This issue is weird, and I wonder if anyone else has seen anything like
this.
We are using bacula with file storage, and the volume labelling comes
from a variable expansion:
LabelFormat =
"${JobId}-${Client}-${Level}-${Pool}-${Year}-${Month:p/2/0/r}-${Day:p/2/0/r}"
After upgrading the director node from bacula 9.4.2 (Ubuntu 20.04) to
bacula 13.0.4 (Ubuntu 24.04), we see strange behaviour where job B is
creating a volume name using the JobID and client name belonging to job
A. This in turn confuses job A, when it finds the volume it's trying to
create already exists. It keeps retrying until the day rolls over, and
it gets a unique name again.
Let me illustrate with one particular example. Job 92925 was backing up
director.nsrc.org, and job 92926 was backing up drupal.nsrc.org.
bacula=# select jobid,job,name,clientid from job where jobid in
(92925,92926);
jobid | job | name | clientid
-------+------------------------------------------+-------------------+----------
92926 | drupal.nsrc.org.2025-01-25_21.00.00_35 | drupal.nsrc.org
| 40
92925 | director.nsrc.org.2025-01-25_21.00.00_34 | director.nsrc.org
| 37
(2 rows)
bacula=# select * from client where clientid in (37,40);
clientid | name | uname |
autoprune | fileretention | jobretention
----------+----------------------+--------------------------------------------------+-----------+---------------+--------------
37 | director.nsrc.org-fd | 9.4.2 (04Feb19)

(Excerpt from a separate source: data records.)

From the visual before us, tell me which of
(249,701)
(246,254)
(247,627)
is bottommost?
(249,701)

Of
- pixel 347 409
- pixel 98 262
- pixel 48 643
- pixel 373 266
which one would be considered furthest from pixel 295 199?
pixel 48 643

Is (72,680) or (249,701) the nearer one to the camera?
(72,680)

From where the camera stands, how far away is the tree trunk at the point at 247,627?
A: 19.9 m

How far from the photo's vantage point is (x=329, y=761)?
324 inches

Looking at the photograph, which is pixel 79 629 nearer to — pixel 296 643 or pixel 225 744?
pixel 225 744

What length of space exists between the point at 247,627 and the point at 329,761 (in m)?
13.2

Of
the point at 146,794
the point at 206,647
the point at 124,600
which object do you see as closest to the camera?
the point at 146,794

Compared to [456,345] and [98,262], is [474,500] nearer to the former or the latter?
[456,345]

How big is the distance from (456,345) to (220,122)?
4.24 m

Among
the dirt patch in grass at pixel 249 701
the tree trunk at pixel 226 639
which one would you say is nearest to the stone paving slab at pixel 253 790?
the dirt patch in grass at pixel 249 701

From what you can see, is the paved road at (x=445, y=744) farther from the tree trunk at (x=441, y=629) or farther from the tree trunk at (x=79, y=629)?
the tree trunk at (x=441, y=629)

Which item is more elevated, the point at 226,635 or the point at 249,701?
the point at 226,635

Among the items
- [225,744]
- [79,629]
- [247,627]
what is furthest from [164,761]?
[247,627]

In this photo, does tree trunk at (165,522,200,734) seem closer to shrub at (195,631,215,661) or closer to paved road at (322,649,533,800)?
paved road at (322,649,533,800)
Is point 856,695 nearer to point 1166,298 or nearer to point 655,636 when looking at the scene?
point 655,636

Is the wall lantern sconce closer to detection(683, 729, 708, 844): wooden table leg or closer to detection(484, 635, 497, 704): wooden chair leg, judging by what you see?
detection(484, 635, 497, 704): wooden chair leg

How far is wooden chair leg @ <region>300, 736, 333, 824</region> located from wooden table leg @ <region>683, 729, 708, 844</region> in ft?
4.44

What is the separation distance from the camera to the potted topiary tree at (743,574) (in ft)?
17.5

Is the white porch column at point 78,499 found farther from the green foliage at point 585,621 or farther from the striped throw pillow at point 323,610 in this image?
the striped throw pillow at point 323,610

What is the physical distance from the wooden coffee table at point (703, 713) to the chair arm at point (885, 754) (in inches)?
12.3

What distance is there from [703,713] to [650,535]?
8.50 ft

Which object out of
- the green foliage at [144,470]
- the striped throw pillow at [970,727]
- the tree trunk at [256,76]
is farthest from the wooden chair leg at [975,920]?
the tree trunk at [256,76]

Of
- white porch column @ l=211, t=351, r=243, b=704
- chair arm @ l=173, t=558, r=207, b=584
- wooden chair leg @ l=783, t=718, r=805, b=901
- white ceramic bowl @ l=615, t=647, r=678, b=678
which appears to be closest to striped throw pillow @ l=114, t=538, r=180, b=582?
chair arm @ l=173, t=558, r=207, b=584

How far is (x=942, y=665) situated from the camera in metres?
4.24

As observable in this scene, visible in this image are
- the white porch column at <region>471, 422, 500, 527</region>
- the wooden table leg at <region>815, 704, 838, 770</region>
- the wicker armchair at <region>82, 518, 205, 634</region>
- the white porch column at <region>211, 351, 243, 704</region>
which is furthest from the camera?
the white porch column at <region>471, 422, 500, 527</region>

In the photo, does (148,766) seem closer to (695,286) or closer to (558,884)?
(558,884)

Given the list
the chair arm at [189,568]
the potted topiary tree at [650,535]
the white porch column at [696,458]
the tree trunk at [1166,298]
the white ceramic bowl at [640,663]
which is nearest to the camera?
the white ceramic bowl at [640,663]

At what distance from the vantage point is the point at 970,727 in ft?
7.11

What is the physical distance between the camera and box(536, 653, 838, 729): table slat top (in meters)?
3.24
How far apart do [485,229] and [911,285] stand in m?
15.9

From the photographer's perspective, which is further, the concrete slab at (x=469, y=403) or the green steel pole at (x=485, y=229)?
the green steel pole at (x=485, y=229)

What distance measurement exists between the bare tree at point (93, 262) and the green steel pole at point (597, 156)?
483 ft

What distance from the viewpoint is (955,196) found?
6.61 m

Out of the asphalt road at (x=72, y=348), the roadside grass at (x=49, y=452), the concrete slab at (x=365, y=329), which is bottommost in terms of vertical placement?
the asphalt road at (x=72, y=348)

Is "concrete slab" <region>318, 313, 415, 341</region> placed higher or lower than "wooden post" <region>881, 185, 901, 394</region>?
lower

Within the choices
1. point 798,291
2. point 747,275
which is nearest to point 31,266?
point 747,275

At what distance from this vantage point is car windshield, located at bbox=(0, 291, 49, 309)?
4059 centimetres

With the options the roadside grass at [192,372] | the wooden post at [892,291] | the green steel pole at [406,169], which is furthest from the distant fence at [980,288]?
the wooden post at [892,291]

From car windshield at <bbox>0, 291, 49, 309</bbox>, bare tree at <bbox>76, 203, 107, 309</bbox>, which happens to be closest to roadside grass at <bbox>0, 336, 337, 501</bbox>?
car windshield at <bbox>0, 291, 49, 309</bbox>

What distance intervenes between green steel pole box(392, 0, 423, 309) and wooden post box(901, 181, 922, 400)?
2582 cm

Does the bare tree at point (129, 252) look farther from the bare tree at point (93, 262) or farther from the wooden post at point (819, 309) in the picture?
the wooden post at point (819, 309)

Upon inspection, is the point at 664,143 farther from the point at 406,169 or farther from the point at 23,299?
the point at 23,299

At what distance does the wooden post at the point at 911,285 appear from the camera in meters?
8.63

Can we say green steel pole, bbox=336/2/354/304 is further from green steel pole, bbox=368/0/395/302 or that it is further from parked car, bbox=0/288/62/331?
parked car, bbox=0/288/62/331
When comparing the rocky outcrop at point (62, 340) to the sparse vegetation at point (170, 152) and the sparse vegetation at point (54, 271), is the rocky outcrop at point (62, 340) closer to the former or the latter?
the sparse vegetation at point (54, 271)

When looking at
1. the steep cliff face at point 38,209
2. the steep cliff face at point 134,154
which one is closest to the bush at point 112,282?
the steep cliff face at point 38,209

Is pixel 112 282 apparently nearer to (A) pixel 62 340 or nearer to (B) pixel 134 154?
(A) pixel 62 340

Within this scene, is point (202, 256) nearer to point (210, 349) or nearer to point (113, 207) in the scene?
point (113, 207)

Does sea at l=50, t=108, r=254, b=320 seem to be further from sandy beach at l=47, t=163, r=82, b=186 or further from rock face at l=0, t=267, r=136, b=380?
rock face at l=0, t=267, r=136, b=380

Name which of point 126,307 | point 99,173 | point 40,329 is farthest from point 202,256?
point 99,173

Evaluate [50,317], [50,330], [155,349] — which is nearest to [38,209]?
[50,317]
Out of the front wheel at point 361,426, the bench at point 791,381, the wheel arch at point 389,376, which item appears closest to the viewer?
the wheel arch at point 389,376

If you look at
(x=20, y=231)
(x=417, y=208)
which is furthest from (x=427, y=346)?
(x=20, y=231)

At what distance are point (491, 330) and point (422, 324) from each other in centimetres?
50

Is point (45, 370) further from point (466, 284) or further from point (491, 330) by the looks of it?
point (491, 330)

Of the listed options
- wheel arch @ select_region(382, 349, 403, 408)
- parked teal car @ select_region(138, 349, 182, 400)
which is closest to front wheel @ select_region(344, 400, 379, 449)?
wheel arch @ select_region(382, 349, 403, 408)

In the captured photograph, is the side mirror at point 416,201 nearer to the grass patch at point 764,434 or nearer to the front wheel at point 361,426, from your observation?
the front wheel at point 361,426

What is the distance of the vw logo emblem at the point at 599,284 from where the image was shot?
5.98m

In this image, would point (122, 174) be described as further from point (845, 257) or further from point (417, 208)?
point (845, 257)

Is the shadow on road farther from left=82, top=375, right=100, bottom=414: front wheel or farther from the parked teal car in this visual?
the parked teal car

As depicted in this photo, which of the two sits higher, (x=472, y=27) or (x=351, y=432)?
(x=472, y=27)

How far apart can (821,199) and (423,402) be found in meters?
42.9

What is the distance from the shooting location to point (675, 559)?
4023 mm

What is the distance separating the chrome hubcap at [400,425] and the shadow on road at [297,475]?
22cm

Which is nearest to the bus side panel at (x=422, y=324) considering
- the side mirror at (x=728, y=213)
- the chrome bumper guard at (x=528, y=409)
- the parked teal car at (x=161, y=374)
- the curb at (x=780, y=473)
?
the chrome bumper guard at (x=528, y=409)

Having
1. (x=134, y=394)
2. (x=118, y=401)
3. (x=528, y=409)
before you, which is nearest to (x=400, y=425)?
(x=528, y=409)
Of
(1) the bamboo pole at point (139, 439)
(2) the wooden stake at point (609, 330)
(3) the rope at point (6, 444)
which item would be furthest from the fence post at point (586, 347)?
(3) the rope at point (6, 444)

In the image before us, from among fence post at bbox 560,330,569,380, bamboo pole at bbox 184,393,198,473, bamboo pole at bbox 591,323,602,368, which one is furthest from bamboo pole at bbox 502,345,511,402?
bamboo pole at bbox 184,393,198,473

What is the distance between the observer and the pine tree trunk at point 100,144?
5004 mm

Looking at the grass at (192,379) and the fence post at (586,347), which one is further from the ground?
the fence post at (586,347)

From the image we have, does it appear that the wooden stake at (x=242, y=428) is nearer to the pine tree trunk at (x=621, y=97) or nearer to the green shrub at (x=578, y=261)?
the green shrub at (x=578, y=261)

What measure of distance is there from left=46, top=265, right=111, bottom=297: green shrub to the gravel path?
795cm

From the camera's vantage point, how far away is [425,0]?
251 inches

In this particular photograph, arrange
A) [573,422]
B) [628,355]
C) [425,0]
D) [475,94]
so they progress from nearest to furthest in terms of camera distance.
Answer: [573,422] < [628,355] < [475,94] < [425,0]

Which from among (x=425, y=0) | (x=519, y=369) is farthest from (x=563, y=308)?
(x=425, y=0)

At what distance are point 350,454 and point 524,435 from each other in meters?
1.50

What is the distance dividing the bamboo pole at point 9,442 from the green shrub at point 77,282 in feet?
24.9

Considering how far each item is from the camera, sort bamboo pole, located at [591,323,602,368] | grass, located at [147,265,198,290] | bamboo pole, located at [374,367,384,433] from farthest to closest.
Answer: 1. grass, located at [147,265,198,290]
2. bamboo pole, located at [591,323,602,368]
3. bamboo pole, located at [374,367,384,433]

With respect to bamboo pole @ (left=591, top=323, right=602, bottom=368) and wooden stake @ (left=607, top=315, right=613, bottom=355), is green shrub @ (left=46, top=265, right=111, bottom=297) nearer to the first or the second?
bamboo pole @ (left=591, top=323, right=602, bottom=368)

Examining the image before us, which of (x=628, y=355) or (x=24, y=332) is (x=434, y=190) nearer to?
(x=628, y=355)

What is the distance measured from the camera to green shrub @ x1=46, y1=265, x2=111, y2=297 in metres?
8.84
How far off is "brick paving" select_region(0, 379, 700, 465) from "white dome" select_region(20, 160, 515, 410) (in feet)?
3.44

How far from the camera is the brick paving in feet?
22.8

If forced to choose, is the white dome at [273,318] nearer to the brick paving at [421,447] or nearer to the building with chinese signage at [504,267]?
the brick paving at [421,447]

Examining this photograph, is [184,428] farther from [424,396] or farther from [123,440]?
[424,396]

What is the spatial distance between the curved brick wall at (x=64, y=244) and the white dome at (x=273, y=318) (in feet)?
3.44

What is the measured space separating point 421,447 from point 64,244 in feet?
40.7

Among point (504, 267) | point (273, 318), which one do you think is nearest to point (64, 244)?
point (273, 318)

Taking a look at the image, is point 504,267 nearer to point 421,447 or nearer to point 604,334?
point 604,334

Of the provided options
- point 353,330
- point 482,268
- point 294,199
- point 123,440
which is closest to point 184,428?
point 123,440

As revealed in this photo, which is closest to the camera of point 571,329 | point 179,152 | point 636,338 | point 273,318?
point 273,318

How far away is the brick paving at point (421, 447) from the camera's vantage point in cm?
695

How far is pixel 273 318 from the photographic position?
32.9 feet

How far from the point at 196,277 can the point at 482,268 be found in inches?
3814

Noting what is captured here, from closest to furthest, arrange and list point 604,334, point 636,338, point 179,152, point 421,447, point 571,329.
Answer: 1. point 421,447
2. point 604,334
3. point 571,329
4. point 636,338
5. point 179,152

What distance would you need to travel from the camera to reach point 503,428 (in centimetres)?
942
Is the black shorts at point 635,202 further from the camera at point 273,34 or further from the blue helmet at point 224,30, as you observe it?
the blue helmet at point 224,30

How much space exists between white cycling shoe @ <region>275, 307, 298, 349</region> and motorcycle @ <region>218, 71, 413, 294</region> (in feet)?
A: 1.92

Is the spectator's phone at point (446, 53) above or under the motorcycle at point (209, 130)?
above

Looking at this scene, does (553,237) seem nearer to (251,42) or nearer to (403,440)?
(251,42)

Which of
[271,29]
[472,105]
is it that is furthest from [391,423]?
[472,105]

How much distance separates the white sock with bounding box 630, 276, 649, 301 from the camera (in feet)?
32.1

x86_64-pc-linux-gnu,ubuntu,20.04 | 1 | 31536000 | 31536000
40 | drupal.nsrc.org-fd | 9.6.7 (10Dec20)
x86_64-pc-linux-gnu,ubuntu,22.04 | 1 | 31536000 | 31536000
(2 rows)
OK so far. Now look at which media those jobs were using:
bacula=# select * from jobmedia where jobid=92925;
jobmediaid | jobid | mediaid | firstindex | lastindex | startfile |
endfile | startblock | endblock | volindex
------------+-------+---------+------------+-----------+-----------+---------+------------+------------+----------
404997 | 92925 | 91486 | 1 | 5604 | 0 | 0
| 263 | 999936173 | 2
404998 | 92925 | 91486 | 5604 | 60865 | 0 | 0 |
999936174 | 1609426358 | 3
(2 rows)
bacula=# select * from jobmedia where jobid=92926;
jobmediaid | jobid | mediaid | firstindex | lastindex | startfile |
endfile | startblock | endblock | volindex
------------+-------+---------+------------+-----------+-----------+---------+------------+------------+----------
404586 | 92926 | 91455 | 1 | 54633 | 0 | 0
| 263 | 999936044 | 2
404587 | 92926 | 91455 | 54633 | 66615 | 0 | 0 |
999936045 | 1999871925 | 3
404588 | 92926 | 91455 | 66615 | 71853 | 0 | 0 |
1999871926 | 2999807889 | 4
404589 | 92926 | 91455 | 71853 | 109430 | 0 | 0 |
2999807890 | 3999743805 | 5
404590 | 92926 | 91455 | 109430 | 114941 | 0 | 1 |
3999743806 | 704712444 | 6
404591 | 92926 | 91455 | 114941 | 115392 | 1 | 1 |
704712445 | 1704648325 | 7
404592 | 92926 | 91455 | 115392 | 115865 | 1 | 1 |
1704648326 | 2389364108 | 8
(7 rows)
They are different media, as expected. But the *names* of those volumes
are both derived from "director.nsrc.org" and named as if they are from
job 92925:
bacula=# select mediaid,volumename,voljobs from media where mediaid in
(91455,91486);
mediaid | volumename | voljobs
---------+-------------------------------------------------+---------
91455 | 92925-director.nsrc.org-fd-Full-Full-2025-01-26 | 1
91486 | 92925-director.nsrc.org-fd-Full-Full-2025-01-27 | 1
(2 rows)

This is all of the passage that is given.